Pamela Harris, a 52-year-old woman who collects several hundred Medicaid dollars each month to care for her disabled child, sued the state after discovering that a portion of the Medicaid payments was being siphoned off to the SEIU, a major Democratic donor. Quinn, continuing a policy put in place by imprisoned former Gov. Rod Blagojevich (D.), decided that mothers like Harris could be classified as state employees and be forced into the union.
The Supreme Court majority agreed with Harris’ argument that she was not a state employee and was thus ineligible for union membership. The ruling did not surprise David Phippen, a management-side labor attorney at Constangy, Brooks, & Smith.
“This was a plan to expand the map, to keep more people labeled public employees, so [unions] could add them to the dues paying rolls,” he said. “It’s outrageous because no one in their right mind thought they were state employees.”
The Harris case could soon spread outside of Illinois. Thirteen other states currently force home health workers and daycare workers to give part of their Medicaid payments to unions. The Supreme Court’s decision has laid the foundation to challenge those state policies, according to Patrick Semmens, spokesman for the National Right to Work Committee, which represented Harris in the suit.

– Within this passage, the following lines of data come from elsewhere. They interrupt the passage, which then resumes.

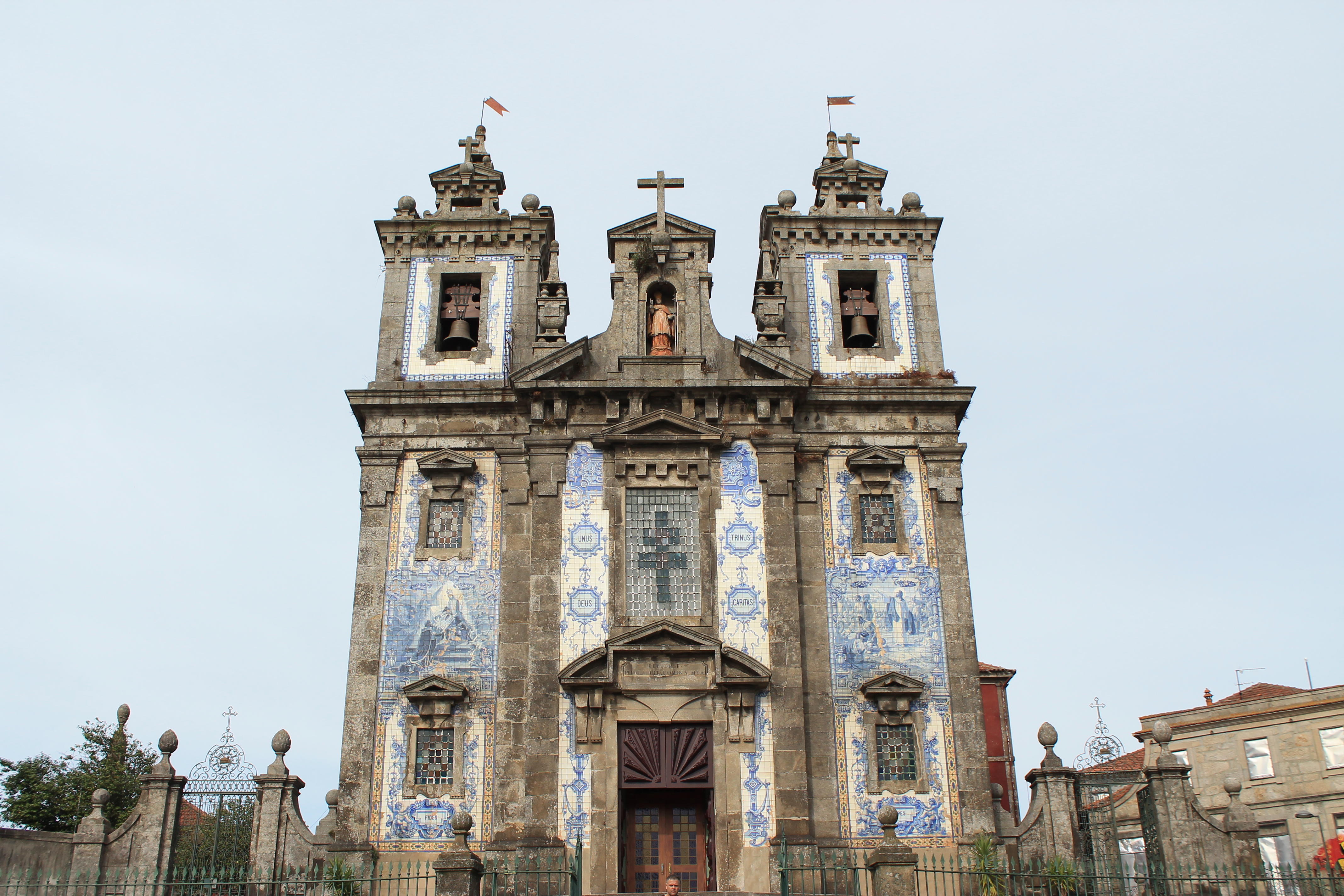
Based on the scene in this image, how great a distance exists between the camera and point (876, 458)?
876 inches

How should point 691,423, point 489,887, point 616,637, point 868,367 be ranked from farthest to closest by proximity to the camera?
point 868,367 → point 691,423 → point 616,637 → point 489,887

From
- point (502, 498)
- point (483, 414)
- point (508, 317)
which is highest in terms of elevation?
point (508, 317)

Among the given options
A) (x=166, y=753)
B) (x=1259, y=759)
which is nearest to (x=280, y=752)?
(x=166, y=753)

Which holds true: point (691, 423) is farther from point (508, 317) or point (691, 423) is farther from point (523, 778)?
point (523, 778)

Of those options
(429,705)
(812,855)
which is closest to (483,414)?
(429,705)

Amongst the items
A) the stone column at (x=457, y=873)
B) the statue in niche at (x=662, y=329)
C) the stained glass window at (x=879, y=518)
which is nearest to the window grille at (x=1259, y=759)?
the stained glass window at (x=879, y=518)

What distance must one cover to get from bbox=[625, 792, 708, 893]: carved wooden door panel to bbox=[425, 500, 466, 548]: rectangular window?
18.2 ft

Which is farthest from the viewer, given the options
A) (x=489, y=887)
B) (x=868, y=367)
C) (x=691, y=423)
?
(x=868, y=367)

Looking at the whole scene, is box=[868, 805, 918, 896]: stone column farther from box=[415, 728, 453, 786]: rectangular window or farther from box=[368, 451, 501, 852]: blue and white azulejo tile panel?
box=[415, 728, 453, 786]: rectangular window

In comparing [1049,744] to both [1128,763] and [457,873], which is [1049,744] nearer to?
[457,873]

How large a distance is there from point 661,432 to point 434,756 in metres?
6.82

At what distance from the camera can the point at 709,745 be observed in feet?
65.9

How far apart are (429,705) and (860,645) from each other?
292 inches

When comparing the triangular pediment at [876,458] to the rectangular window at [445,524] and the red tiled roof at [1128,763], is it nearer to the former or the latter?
the rectangular window at [445,524]
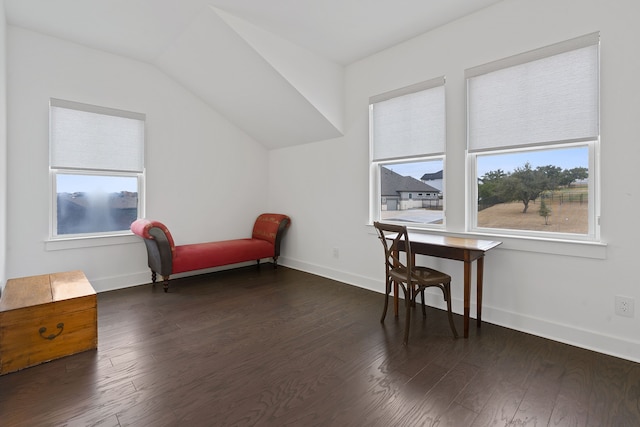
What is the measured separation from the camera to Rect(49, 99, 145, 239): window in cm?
337

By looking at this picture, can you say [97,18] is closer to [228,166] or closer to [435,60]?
[228,166]

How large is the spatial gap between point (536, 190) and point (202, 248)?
370 centimetres

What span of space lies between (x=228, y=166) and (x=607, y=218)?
4.38 m

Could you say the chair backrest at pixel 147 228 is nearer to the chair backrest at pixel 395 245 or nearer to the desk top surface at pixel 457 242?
the chair backrest at pixel 395 245

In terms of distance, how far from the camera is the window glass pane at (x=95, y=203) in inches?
136

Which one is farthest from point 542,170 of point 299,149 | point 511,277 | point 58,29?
point 58,29

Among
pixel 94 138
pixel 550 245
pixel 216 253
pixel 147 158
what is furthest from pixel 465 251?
pixel 94 138

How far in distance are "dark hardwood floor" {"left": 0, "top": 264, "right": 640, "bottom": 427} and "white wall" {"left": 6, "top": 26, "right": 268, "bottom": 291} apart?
1.14 metres

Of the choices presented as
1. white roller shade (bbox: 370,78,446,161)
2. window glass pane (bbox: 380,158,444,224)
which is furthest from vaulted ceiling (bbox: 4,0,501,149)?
window glass pane (bbox: 380,158,444,224)

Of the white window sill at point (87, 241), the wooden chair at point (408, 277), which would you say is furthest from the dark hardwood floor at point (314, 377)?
the white window sill at point (87, 241)

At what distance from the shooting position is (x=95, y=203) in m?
3.67

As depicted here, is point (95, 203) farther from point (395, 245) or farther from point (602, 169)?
point (602, 169)

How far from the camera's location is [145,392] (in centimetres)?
178

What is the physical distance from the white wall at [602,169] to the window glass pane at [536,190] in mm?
172
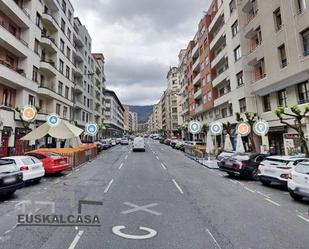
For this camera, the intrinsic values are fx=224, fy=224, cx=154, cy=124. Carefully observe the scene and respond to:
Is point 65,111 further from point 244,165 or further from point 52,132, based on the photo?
point 244,165

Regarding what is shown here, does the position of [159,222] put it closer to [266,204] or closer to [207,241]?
[207,241]

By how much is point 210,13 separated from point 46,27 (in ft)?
88.0

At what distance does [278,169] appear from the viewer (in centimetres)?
1063

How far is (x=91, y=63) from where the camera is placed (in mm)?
56594

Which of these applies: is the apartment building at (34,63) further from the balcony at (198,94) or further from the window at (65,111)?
the balcony at (198,94)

“This will help us in existing challenges we have going to end these types of schemes in other states,” he said.
The decision could strike a devastating blow to national labor groups, despite the fact that home health care workers in Illinois paid as little as $30 a month to the unions, according to Semmens.
“We’ve estimated that there are as many as half a million people who aren’t state employees being called state employees for the purpose of paying dues,” he said.
The National Right to Work Committee said that the Harris fight was the beginning, rather than the end of its push to end coercive public sector unionism.
The ruling focused only on Illinois Medicaid recipients, meaning that home health care providers in states, such as California, Connecticut, and Oregon were not yet free to opt out of the union. Semmens said the committee is willing and able to represent workers in those states, who object to the policies.
“A Supreme Court case doesn’t enforce itself in other situations,” Semmens said. “It’s a very important win for individuals, but it’s not a magic wand that’s going to make this go away. We still have a lot of work to do.”
Phippen said that doing away with coercive unionism could take a long time, but that the Supreme Court’s ruling could prove a domino in a series of blows to public sector unions.
“The logic [of the ruling] would apply if the facts were similar,” he said, adding that “it’ll take other ‘employees’ complaining,” in order to spur change in the other states.
Semmens is optimistic.
“Frankly, there’s going to be a lot more enforcement necessary… we’ve seen many times when unions lose cases, but don’t tell people they have new rights, the ability to opt out,” he said. “The decision has shifted the legal framework in favor of the individual.”